JJ Rizal: Kita harus punya keberanian dan keberanian itu sudah kita tekadkan berkali-kali sejak tahun 1998. Kita ingin menulis ulang sejarah. Setiap era presiden yang naik ke bangku kekuasaan selalu berkata ingin menjernihkan peristiwa itu. Beberapa sudah kelihatan. Tahun 2004 misalnya, ada kurikulum baru yang mencoba mamberikan tambahan pelajaran di bangku-bangku sekolah tentang peritiwa 1965 dan terkait sejarah yang lain yang kontroversi. Tapi tiba-tiba kurikulum diganti. Kemudian, penulisan buku babon sejarah nasional Indonesia yang menjadi sumber dari semua sumber buku-buku pelajaran dari bangku sekolah dasar sampai universitas itu tidak pernah dilakukan. Jadi, sebenarnya kita bangsa–sering menyebut jas merah mengutip Bung Karno, tapi sebenarnya kita tidak perah mengenakan jas merah untuk diri kita sendiri. Karena kita lebih berpikir seperti Pak Harto, โmasa lalu itu, ya sudah dikubur saja tidak usah diingat-ingat, karena kalau diingat maka seluruh struktur bangunan kekuasaan yang korup, yang keji kejam, kotor terhadap kemanusiaan itu akan terungkap.โ Kita bisa memulai sebuah era baru pergaulan kebangsaan untuk mengenali pancasila secara lebih benar.

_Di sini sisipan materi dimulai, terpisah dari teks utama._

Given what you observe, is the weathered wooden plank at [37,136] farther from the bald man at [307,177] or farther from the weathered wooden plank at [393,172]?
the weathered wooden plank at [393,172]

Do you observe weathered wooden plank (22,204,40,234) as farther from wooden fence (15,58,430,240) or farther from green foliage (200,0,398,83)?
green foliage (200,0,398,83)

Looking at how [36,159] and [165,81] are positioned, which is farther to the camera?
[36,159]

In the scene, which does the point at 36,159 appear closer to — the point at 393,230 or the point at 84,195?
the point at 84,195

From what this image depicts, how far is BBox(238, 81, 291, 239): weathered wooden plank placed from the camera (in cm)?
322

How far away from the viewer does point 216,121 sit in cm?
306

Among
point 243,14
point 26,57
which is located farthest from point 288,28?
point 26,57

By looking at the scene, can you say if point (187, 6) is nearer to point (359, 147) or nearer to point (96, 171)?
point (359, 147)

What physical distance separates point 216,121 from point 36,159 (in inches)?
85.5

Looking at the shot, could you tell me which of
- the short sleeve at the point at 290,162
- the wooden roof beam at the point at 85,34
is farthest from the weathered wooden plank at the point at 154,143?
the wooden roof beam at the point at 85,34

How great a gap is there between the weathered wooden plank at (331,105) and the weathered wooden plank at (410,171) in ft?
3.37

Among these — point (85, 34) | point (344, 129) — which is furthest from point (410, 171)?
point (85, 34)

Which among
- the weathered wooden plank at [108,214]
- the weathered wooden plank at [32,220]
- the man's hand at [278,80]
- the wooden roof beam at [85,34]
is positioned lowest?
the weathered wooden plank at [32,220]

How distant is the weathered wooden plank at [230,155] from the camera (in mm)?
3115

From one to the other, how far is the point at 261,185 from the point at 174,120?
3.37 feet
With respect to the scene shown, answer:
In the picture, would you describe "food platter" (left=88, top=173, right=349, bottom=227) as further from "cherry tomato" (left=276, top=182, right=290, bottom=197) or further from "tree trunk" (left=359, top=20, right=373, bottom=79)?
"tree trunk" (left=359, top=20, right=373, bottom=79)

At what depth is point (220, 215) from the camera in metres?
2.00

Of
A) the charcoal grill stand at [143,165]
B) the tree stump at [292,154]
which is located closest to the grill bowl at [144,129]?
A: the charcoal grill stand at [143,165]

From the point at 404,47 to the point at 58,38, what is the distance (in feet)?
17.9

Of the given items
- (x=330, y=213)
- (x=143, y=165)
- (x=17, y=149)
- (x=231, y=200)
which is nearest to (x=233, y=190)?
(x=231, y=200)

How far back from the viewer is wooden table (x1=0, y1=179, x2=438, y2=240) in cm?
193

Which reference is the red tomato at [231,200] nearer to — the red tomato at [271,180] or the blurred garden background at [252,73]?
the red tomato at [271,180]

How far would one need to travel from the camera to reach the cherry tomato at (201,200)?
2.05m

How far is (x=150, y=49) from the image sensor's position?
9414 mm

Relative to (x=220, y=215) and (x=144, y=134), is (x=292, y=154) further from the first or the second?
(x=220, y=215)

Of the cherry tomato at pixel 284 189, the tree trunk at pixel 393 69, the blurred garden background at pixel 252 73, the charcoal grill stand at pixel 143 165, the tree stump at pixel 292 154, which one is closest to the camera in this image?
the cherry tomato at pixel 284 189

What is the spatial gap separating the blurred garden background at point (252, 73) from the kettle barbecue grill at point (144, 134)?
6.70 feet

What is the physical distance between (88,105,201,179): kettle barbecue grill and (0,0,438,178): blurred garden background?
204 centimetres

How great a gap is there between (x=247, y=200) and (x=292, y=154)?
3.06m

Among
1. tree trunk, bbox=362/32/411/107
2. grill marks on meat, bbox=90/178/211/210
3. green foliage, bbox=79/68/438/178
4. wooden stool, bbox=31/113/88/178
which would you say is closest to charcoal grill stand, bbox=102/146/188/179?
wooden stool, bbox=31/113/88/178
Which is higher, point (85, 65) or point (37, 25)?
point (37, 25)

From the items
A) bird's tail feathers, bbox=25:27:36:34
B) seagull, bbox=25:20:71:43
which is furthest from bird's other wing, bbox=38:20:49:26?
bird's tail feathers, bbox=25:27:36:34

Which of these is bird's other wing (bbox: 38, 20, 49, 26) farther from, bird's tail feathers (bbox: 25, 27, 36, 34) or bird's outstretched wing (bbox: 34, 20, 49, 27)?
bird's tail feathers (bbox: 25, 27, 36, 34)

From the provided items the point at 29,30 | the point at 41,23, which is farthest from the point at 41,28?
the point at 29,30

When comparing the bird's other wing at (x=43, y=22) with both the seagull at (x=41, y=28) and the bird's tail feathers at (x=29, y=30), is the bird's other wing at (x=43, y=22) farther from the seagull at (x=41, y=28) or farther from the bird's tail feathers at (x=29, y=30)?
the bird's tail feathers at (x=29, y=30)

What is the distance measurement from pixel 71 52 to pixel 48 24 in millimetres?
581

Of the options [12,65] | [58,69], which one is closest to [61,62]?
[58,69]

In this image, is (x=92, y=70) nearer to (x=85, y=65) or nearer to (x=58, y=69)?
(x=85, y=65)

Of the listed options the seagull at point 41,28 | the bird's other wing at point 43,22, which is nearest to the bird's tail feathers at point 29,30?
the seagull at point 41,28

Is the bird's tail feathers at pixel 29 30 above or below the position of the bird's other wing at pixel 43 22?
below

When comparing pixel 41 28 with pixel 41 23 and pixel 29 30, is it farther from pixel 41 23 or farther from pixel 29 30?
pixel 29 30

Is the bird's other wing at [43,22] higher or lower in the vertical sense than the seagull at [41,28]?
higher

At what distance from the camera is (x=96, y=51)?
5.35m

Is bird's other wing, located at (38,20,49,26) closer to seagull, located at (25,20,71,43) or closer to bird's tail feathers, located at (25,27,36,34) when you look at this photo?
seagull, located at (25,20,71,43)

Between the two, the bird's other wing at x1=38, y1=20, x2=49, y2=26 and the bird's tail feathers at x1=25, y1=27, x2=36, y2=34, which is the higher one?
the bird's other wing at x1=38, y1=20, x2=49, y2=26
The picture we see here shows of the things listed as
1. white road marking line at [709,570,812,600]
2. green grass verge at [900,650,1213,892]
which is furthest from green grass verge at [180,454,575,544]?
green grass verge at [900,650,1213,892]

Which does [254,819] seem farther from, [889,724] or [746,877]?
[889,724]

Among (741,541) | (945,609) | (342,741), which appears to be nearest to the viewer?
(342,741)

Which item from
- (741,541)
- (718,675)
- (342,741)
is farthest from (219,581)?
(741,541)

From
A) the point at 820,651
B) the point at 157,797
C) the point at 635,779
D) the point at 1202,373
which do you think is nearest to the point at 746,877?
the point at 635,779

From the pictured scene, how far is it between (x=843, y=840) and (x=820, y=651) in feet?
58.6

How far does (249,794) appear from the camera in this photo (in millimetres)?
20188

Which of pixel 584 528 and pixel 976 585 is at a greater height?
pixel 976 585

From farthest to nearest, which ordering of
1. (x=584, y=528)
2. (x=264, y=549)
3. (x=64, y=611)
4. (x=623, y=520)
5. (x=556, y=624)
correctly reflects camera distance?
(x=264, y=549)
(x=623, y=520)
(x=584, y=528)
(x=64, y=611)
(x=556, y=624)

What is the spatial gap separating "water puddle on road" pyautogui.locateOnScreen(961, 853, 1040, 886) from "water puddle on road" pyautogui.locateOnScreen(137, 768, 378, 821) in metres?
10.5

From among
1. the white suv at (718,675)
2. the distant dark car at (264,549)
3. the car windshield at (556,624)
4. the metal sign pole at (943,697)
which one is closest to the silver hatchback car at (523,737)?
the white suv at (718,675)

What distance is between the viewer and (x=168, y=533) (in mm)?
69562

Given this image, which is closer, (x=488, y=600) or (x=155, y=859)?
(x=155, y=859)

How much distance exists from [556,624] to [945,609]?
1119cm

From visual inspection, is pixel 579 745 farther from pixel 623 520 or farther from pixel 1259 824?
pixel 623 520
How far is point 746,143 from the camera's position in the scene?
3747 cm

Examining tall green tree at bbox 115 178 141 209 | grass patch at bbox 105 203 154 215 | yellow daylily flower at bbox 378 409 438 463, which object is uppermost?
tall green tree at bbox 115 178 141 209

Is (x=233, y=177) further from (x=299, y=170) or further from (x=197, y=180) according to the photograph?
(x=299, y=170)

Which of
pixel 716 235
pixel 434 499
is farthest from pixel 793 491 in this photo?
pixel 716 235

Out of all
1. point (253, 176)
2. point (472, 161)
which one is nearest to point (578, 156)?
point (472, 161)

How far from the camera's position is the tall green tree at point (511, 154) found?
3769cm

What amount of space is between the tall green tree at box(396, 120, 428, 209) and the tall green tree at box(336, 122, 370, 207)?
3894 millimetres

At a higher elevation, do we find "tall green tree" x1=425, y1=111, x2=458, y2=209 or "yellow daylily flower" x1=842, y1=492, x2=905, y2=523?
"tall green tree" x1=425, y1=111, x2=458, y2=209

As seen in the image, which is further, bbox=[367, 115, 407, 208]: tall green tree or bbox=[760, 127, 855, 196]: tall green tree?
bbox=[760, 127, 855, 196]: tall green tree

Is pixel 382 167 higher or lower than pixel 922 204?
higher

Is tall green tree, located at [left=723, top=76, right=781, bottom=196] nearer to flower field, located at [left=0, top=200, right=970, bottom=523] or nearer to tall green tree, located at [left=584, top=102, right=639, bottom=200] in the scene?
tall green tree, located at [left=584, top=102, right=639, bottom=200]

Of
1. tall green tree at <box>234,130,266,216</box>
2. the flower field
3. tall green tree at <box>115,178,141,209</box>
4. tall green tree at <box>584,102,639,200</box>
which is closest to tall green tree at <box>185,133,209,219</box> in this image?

Nadia: Sampai sekarang ini belum ada yang berani untuk meluruskan dan menjernihkan itu?
JJ Rizal: Iya. Contohnya Pak Presiden sendiri kan nonton bareng paginya. Kemudian memimpin upacara di lubang buaya. Itu semua kan praktek Orde Baru. Artinya kalau di dalam nawacita sejarah disebut dengan terang-terangan oleh Pak Jokowi sebagai sumber aspirasi dan inspirasi kita menatap masa depan. Artinya Pak Jokowi itu sudah mengkhianati nawacita nya. Ini menurut saya mengecewakan sekali dengan tujuan-tujuan kita mengoreksi masalalu.
Nadia: Bagaimana anjuran Anda terhadap anak muda sekarang di era milenial kalau kita berkaca pada kasus 1965 dan pemutaran kembali film Penghianatan G 30S/ PKI?
JJ Rizal: Menurut saya yang harus dilakukan adalah membaca lebih banyak dan melek terhadap informasi, terbuka terhadap informasi dan bersifat skeptis. Sebab, orang tua mereka dan negara telah abai terhadap masa lalu dan malah ada kecenderungan untuk terlibat dengan dosa masa lalu dalam membuat kebohongan sejarah. (Fera Asmiana/Heri C Santoso)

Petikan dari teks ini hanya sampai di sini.